Scottish councillors could serve for five years as elections delayed

Scottish councillors elected in May 2017 could exercise a five-year term as a result of plans to extend elections by a year to avoid a clash with Westminster.

Discussing a new Bill to alter the election dates, during its first reading, the Scottish Government’s business minister, Joe FitzPatrick MSP, proposed moving the Parliament’s election from May 2020 to May 2021 to avoid coinciding with Whitehall’s general elections, scheduled for the same day.

“That would mean a five-year term for the next parliamentary session, which would mirror the one-year extension to the current parliamentary session that was set by the fixed-term Parliaments Act 2011,” the minister said.

But since pushing the country’s elections to 2021 would clash with local government, the Bill also proposed moving local government elections to 2022, meaning councillors would serve for a longer term than usual.
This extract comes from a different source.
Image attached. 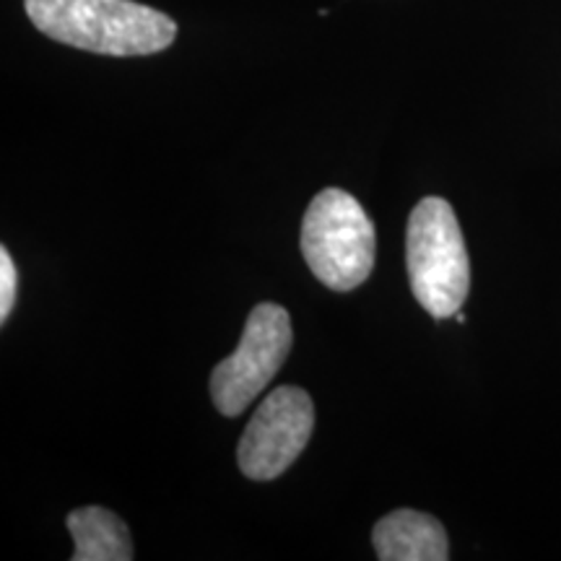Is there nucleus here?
<instances>
[{"instance_id": "nucleus-1", "label": "nucleus", "mask_w": 561, "mask_h": 561, "mask_svg": "<svg viewBox=\"0 0 561 561\" xmlns=\"http://www.w3.org/2000/svg\"><path fill=\"white\" fill-rule=\"evenodd\" d=\"M24 11L53 42L110 58H146L178 39L172 16L136 0H24Z\"/></svg>"}, {"instance_id": "nucleus-2", "label": "nucleus", "mask_w": 561, "mask_h": 561, "mask_svg": "<svg viewBox=\"0 0 561 561\" xmlns=\"http://www.w3.org/2000/svg\"><path fill=\"white\" fill-rule=\"evenodd\" d=\"M405 268L413 297L434 320L460 312L471 291V257L458 216L437 195L421 198L405 229Z\"/></svg>"}, {"instance_id": "nucleus-3", "label": "nucleus", "mask_w": 561, "mask_h": 561, "mask_svg": "<svg viewBox=\"0 0 561 561\" xmlns=\"http://www.w3.org/2000/svg\"><path fill=\"white\" fill-rule=\"evenodd\" d=\"M301 255L333 291H354L375 268V224L362 203L339 187L318 193L301 221Z\"/></svg>"}, {"instance_id": "nucleus-4", "label": "nucleus", "mask_w": 561, "mask_h": 561, "mask_svg": "<svg viewBox=\"0 0 561 561\" xmlns=\"http://www.w3.org/2000/svg\"><path fill=\"white\" fill-rule=\"evenodd\" d=\"M294 343L289 312L261 301L244 322L240 346L210 371V398L224 416L234 419L252 405L284 367Z\"/></svg>"}, {"instance_id": "nucleus-5", "label": "nucleus", "mask_w": 561, "mask_h": 561, "mask_svg": "<svg viewBox=\"0 0 561 561\" xmlns=\"http://www.w3.org/2000/svg\"><path fill=\"white\" fill-rule=\"evenodd\" d=\"M314 430V403L310 392L280 385L271 390L252 413L237 445V466L252 481H273L305 453Z\"/></svg>"}, {"instance_id": "nucleus-6", "label": "nucleus", "mask_w": 561, "mask_h": 561, "mask_svg": "<svg viewBox=\"0 0 561 561\" xmlns=\"http://www.w3.org/2000/svg\"><path fill=\"white\" fill-rule=\"evenodd\" d=\"M371 546L382 561H447L450 538L434 515L419 510H396L371 530Z\"/></svg>"}, {"instance_id": "nucleus-7", "label": "nucleus", "mask_w": 561, "mask_h": 561, "mask_svg": "<svg viewBox=\"0 0 561 561\" xmlns=\"http://www.w3.org/2000/svg\"><path fill=\"white\" fill-rule=\"evenodd\" d=\"M76 561H130L136 557L133 538L123 517L104 507H81L68 515Z\"/></svg>"}, {"instance_id": "nucleus-8", "label": "nucleus", "mask_w": 561, "mask_h": 561, "mask_svg": "<svg viewBox=\"0 0 561 561\" xmlns=\"http://www.w3.org/2000/svg\"><path fill=\"white\" fill-rule=\"evenodd\" d=\"M16 265L11 261V252L0 248V322L11 318L13 301H16Z\"/></svg>"}]
</instances>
FitzPatrick argued that clashes are undesirable for “a number of reasons”, commenting: “For example, we know from our experience in Scotland in 2007 that holding different elections with different voting systems on the same date can lead to unusually high levels of spoiled and rejected ballot papers.

“The issue was rightly of great concern in 2007, and it was why Parliament concluded unanimously, in agreement with the Gould report, that different Scotland-wide elections should not be held on the same date.”

According to the minister, the Convention of Scottish Local Authorities, the Electoral Commission, the Electoral Reform Society, the Society of Local Authority Chief Executives and Senior Managers and other bodies are all fully supportive of changes.

However the power to amend the date for Scottish elections currently sits with Westminster, despite recommendations from the Smith commission that Scotland’s government should retain “all powers in relation to elections” of both the Parliament and local government.

“When enacted, the Scotland Bill will give effect to that recommendation. The timing for when that will happen is still very much the subject of current debate, but we can be pretty sure that it will not happen in time for the Parliament to assume responsibility for elections in Scotland before May of this year,” the commission said.

The Scotland Bill, set to receive Royal Assent within a few months, will also include the devolution of a range of powers, from tax and spending powers to an agreed budget.

This morning, the Independent reported that Scotland secretary David Mundell MP will say, during a speech in Edinburgh, that the handing of control over income tax and welfare will effectively create a “new” Scottish Parliament – dubbed ‘Holyrood 2.0’.

The Bill is currently passing through the Lords and will give Scotland’s government control from April of next year, as well as power to spend VAT revenues and change some aspects of welfare spend.